Nigeria: la preghiera al centro del dialogo tra cristiani e musulmani
Le violenze che da oltre 20 anni insanguinano la Nigeria non vanno lette in chiave
religiosa quanto piuttosto in chiave etnica, sostiene mons. John Onaiyekan, arcivescovo
di Abuja, in un'intervista rilasciata ad “Oasis”. “La Nigeria - sottolinea il presule
– non è un paradiso, ma non è neppure l'inferno che viene descritto da certi media.
In Occidente arrivano solo le notizie relative alle violenze e ai problemi, ma non
quelle che raccontano la vita di tutti i giorni, di condivisione nelle varie vicende
quotidiane”. “Si dovrebbe sapere che ad Abuja viviamo in una pace relativa tra comunità
di religioni diverse – aggiunge –. Che nei periodi delle feste religiose c'è un vero
scambio e un reciproco coinvolgimento e rispetto tra comunità”. “Si dovrebbe sapere
che noi cristiani siamo liberi di manifestare pubblicamente la nostra fede, come lo
sono i musulmani”. In Nigeria – afferma poi l’arcivescovo - “l'origine della violenza
non si può rintracciare nella diversa appartenenza religiosa, ma in quella etnica”,
che spesso "precede" l'appartenenza religiosa. A favorire questo clima di scambio
e dialogo è stato soprattutto il Consiglio per gli Affari Religiosi nigeriano, composto
da 25 personalità del mondo musulmano e 25 della comunità cristiana. “Tempo fa, in
occasione delle nostre riunioni, facevamo due preghiere, una cristiana e una musulmana
sia all'inizio che alla fine. Ora invece abbiamo scelto di fare una sola preghiera
all'inizio e una alla fine, rispettivamente cristiana e musulmana, o viceversa”. “Questa
pratica lascia intendere che, quando preghiamo, la nostra preghiera abbraccia tutti.

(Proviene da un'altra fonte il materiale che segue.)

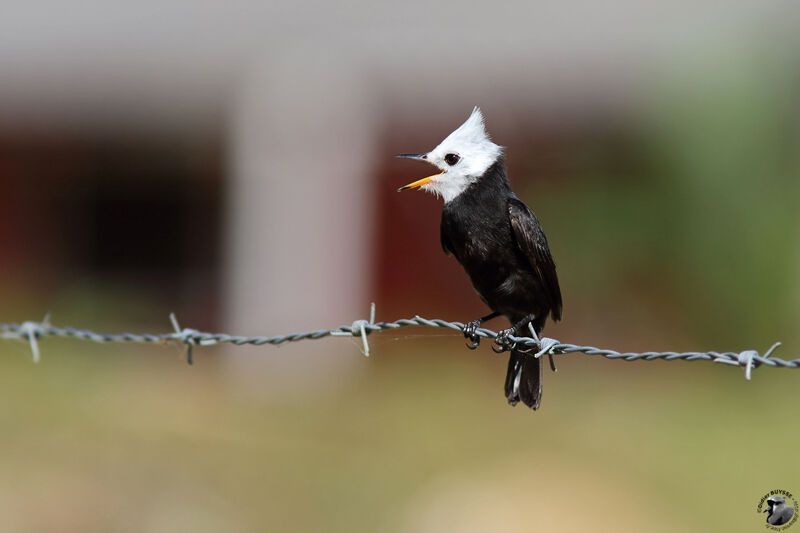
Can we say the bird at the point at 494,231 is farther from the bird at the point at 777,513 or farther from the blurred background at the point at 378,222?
the blurred background at the point at 378,222

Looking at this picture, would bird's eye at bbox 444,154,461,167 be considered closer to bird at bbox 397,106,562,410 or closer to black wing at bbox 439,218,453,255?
bird at bbox 397,106,562,410

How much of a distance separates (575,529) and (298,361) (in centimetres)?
389

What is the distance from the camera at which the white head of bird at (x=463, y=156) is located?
4.61 m

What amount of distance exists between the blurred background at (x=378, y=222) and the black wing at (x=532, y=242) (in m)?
3.23

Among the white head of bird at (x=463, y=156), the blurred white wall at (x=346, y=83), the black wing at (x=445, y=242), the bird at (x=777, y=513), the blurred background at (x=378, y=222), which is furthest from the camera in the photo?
the blurred white wall at (x=346, y=83)

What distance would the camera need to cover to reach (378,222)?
34.5 feet

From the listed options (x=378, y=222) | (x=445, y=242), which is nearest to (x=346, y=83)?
(x=378, y=222)

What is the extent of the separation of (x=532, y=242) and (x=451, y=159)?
498 millimetres

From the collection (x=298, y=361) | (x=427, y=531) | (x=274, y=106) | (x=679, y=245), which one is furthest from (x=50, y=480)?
(x=679, y=245)

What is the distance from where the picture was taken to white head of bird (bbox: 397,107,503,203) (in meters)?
4.61

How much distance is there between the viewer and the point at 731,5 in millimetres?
10188

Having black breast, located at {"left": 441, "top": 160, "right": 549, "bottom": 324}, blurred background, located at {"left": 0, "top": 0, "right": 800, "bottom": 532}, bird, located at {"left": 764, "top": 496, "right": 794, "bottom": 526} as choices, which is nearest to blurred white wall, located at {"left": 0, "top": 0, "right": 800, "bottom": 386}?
blurred background, located at {"left": 0, "top": 0, "right": 800, "bottom": 532}

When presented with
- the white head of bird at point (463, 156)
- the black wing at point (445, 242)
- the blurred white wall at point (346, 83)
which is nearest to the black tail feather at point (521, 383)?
the black wing at point (445, 242)

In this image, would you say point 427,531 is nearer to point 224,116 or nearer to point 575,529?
point 575,529
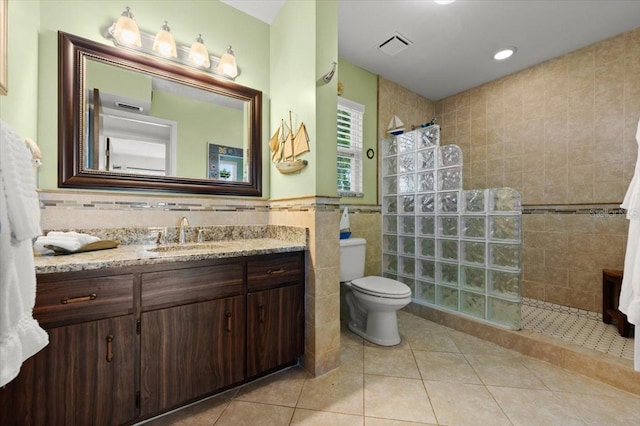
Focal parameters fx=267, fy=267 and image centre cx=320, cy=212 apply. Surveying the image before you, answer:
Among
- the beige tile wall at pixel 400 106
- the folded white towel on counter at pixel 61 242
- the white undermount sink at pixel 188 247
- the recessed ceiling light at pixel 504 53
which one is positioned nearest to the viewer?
the folded white towel on counter at pixel 61 242

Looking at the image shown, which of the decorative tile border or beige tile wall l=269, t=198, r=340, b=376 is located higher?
the decorative tile border

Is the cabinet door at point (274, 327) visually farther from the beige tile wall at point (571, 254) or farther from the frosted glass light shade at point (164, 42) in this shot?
the beige tile wall at point (571, 254)

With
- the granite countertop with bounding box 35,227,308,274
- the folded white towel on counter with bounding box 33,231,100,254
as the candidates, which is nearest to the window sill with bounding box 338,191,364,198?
the granite countertop with bounding box 35,227,308,274

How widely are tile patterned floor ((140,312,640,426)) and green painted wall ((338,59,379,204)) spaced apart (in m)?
1.51

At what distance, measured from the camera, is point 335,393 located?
150 centimetres

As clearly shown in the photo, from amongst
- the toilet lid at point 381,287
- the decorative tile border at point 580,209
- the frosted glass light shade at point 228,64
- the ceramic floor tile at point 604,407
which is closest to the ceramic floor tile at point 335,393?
the toilet lid at point 381,287

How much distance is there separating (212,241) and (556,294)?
3219 mm

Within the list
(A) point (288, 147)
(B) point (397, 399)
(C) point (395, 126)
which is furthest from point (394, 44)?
(B) point (397, 399)

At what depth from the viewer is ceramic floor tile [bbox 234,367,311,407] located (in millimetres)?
1439

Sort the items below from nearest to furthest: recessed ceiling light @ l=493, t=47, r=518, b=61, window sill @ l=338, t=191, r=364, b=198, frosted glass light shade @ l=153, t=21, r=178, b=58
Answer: frosted glass light shade @ l=153, t=21, r=178, b=58 → recessed ceiling light @ l=493, t=47, r=518, b=61 → window sill @ l=338, t=191, r=364, b=198

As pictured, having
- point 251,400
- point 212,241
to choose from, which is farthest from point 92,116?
point 251,400

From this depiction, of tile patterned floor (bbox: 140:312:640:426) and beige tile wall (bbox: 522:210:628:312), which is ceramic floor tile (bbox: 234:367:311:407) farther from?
beige tile wall (bbox: 522:210:628:312)

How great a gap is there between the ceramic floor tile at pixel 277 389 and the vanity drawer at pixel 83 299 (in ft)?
2.61

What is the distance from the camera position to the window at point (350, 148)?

Il fedele - che sia cristiano o musulmano - quando prega, prega per tutti. Non preghiamo
"insieme", ma uno accanto all'altro, abbracciando però tutti”. Cristiani e musulmani
– rende noto l’agenzia Zenit - si impegnano inoltre in programmi condivisi a favore
del bene comune, come la battaglia contro l'Aids o contro la malaria. “Collaboriamo
su questioni concrete – sottolinea mons. John Onaiyekan - perché quando ci troviamo
di fronte ai bisogni fondamentali dell'uomo, le differenze tra di noi vengono meno”.